Me agradó el comentario, pero lo que yo quería era saber con detalle lo ocurrido.

—Continúa, por favor.

—Vistas las circunstancias, decidí no andarme con rodeos. Como si yo fuera alguien de la casa, pregunté quiénes eran aquellos sujetos y qué hacían allí. El notario dejó de escribir, se puso de pie y me respondió que aquellos dos señores eran sus clientes. Me dijo los nombres, pero no los recuerdo, uno se llamaba don Luis no sé qué y el otro don Gerardo no sé cuántos y que doña Rosario les debía veintiocho mil duros… Bueno —aclaró Ignés—, lo dijo en pesetas y resultó que faltaban casi cuarenta duros. Que esa cifra era la suma de los préstamos recibidos por doña Rosario, más el total de los réditos acumulados. Y remató, con mucha suficiencia, que estaba allí para levantar acta de que la suma que vencía aquel día no se había efectuado y que sus clientes podrían embargar la vivienda donde estábamos, como pago de la deuda, porque era la garantía del préstamo.

—¿Qué pasó?

—Saqué el sobre con el fajo de los billetes y le dije al notario que se pusiera a contar. ¡Tenías que haber visto qué cara se les puso! El notario miraba a los pajarracos y ellos se miraban entre sí. Uno farfulló unas palabras que no entendí y el otro exclamó que aquello no era posible. Le dije que me explicara qué no era posible, pero se limitó a murmurar algo entre dientes. Miré a Paloma, que no acababa de creerse lo que estaba ocurriendo. Fue entonces cuando el médico, que estaba pasando un mal trago, exigió al notario que contara el dinero.

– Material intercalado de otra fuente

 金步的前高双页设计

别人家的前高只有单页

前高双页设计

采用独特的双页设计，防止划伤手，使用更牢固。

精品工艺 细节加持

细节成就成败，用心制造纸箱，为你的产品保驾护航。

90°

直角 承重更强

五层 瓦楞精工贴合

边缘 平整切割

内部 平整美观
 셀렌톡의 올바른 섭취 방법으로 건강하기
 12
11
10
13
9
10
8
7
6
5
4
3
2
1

—Supongo que se trataba del doctor Cortés.

—Me parece que se llama así.

—Es una excelente persona. Era muy amigo del padre de Paloma. ¿Qué más pasó?

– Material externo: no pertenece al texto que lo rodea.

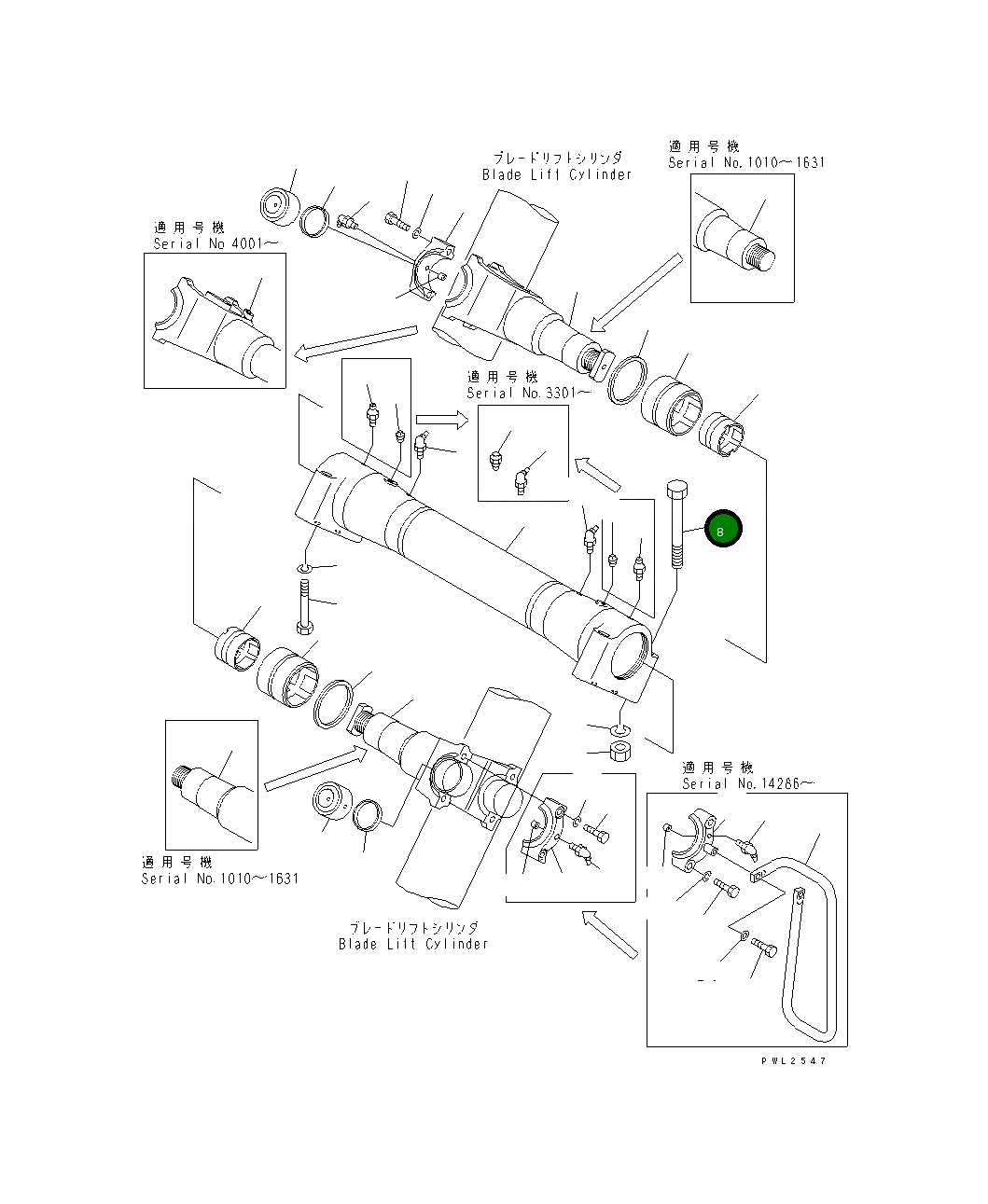 ブレードリフトシリンダ
Blade Lift Cylinder

適用号機
Serial No.1010～1631

適用号機
Serial No 4001～

適用号機
Serial No.3301～

8

適用号機
Serial No.14286～

適用号機
Serial No.1010～1631

ブレードリフトシリンダ
Blade Lift Cylinder

PWL2547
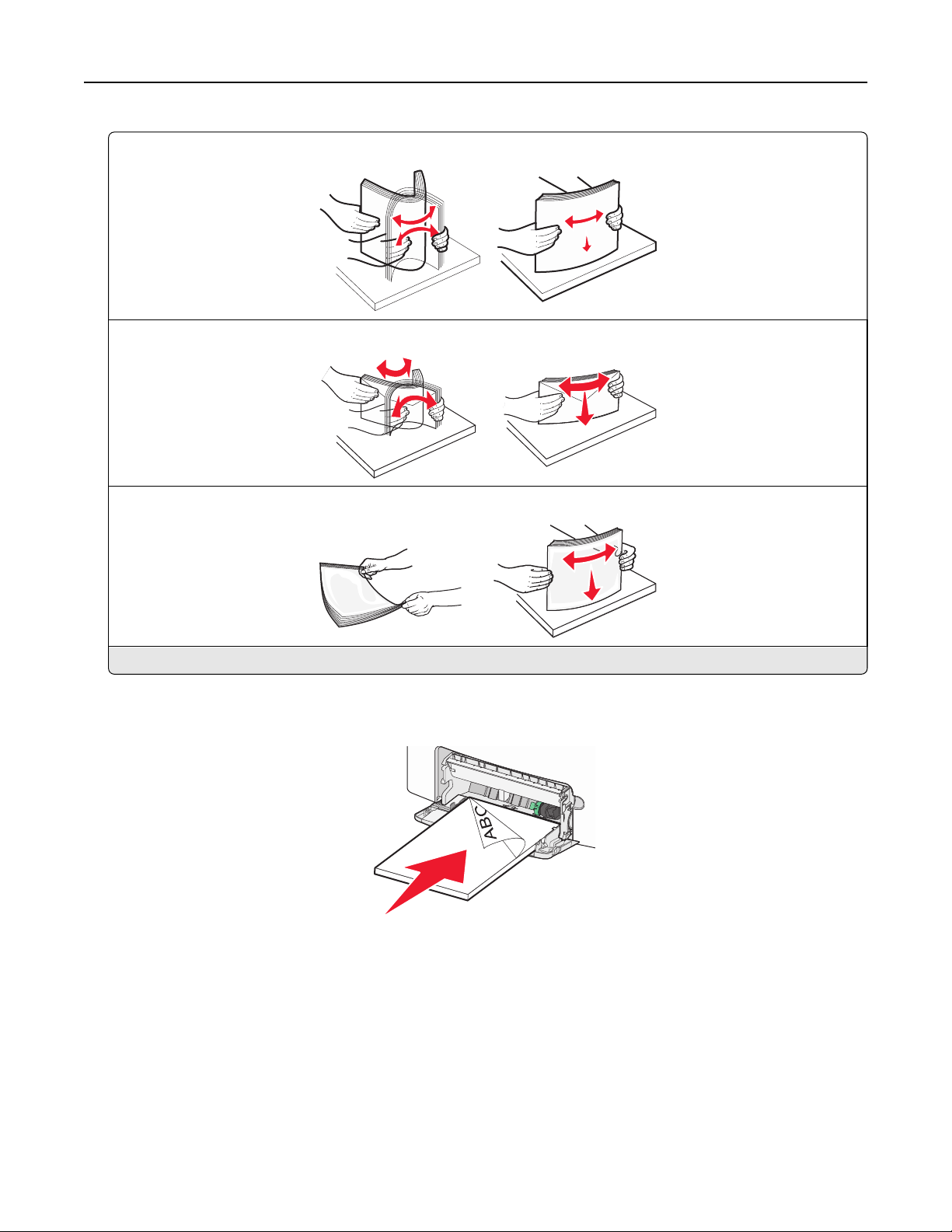 ABC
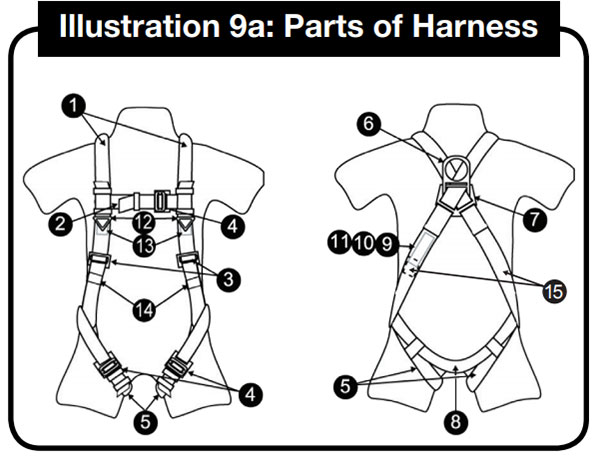 Illustration 9a: Parts of Harness

1
2
12
4
13
3
14
4
5

6
7
11 10 9
15
5
8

—El notario abrió el sobre y se puso a contar billetes. Cuando terminó le dije que levantara testimonio de que el pago se había efectuado dentro de plazo. Me contestó que eso tenía unos honorarios. Le dije que como sobraban casi cuarenta duros, que se cobrara de ese pico. A los prestamistas les pedí los recibos y la cuenta de los réditos. ¡Si los hubieras visto! ¡Se fueron con el rabo entre las piernas!

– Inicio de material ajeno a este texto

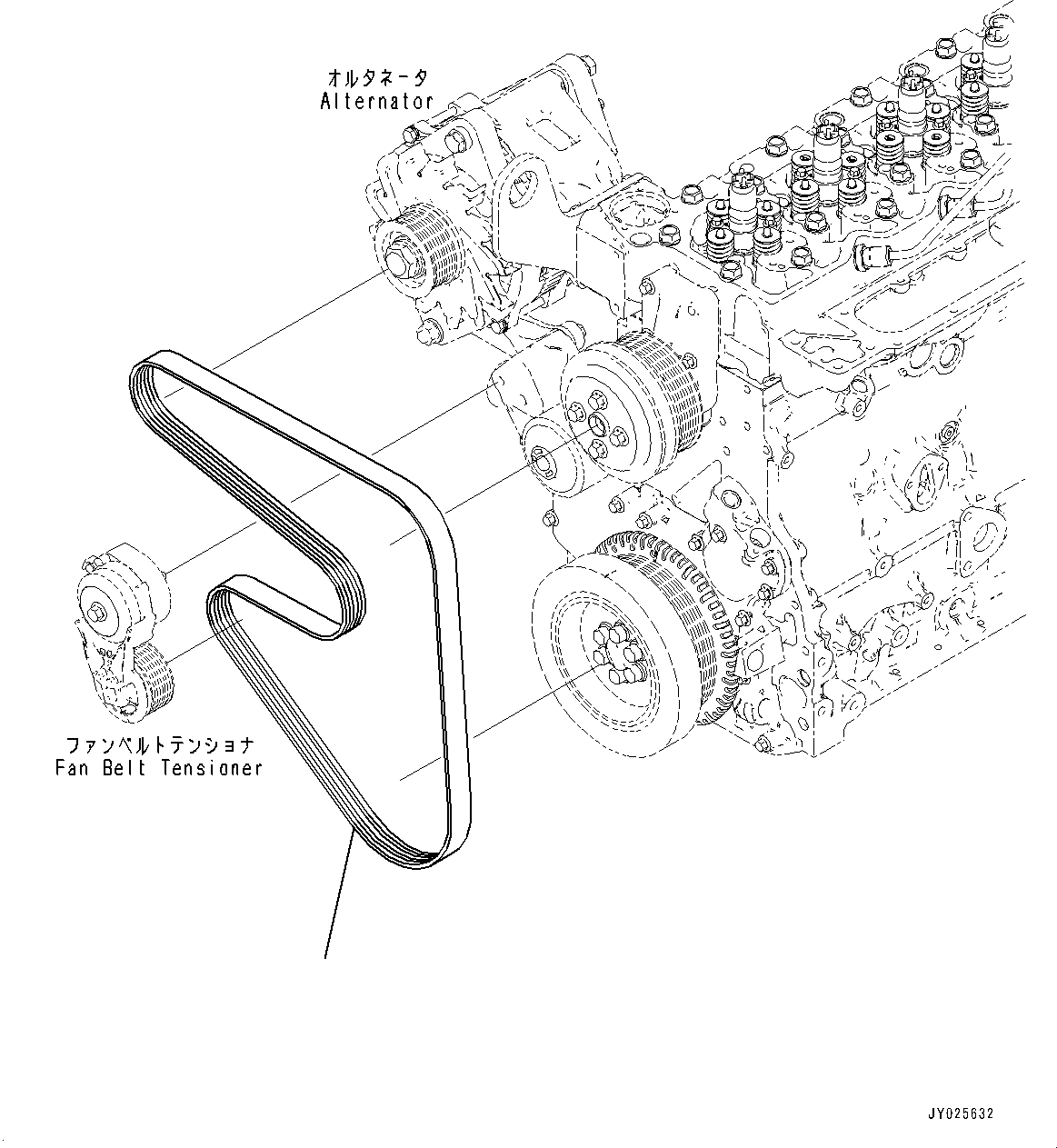 オルタネータ
Alternator

ファンベルトテンショナ
Fan Belt Tensioner

JY025632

Me levanté y abracé al viejo contrabandista.

—¡Todavía no he terminado!

—¿Ah, no?

—No. Cuando se marcharon, pregunté a Paloma por su madre y el médico me dijo que había sufrido una apoplejía, que era muy grave. Tanto que se murió al día siguiente y la enterraron el dos de septiembre.

Guardé silencio. ¡Cuántas cosas habían ocurrido en aquellos dos meses! Mi vida y sus circunstancias habían dado un giro de ciento ochenta grados.

—¿Estuviste en el entierro?

—Sí. Micaela vino a la fonda a avisarme. Había mucha gente en la iglesia, pero poca en el cementerio y decidí acompañar a Paloma al camposanto.

—¿Fue ella al cementerio? —pregunté extrañado, porque no era costumbre que las mujeres acompañaran a los difuntos en su último recorrido. Eso era cosa de hombres.

—Sí, y también Micaela. Paloma tiene coraje. ¡Si la hubieras visto en el funeral! Sólo cuando taparon el nicho rompió a llorar y se abrazó a Micaela. —Ignés se quedó mirándome a los ojos—. Ahora voy a decirte algo que no debes echar en saco roto.

—¿Qué?

—No se te ocurra dejar escapar a esa mujer por nada del mundo. —Ignés sacó del bolsillo de su chaqueta un sobre marrón—. Aquí tienes los recibos de la deuda, el acta del notario y los treinta y cuatro duros que sobraron.

Se me hizo un nudo en la garganta. En París, cuando no llegaba respuesta a mi telegrama, llegué a dudar de su integridad. Jamás me lo perdonaría. De un trago vacié mi copa de aguardiente.

—¿Y Crisanto Mondéjar?

—¡Ésa sí que es buena! Según me contó Micaela, fue a avisar al médico cuando a doña Rosario le dio el patatús; desde entonces no se le ha visto el pelo.

—¿Has vuelto por la casa?

—Varias veces. La última, hace tres días.

Dejé unas monedas sobre la mesa y le dije a Ignés:

—¿Me acompañas?

Remató su aguardiente y se puso de pie sin preguntar. Sabía adónde íbamos.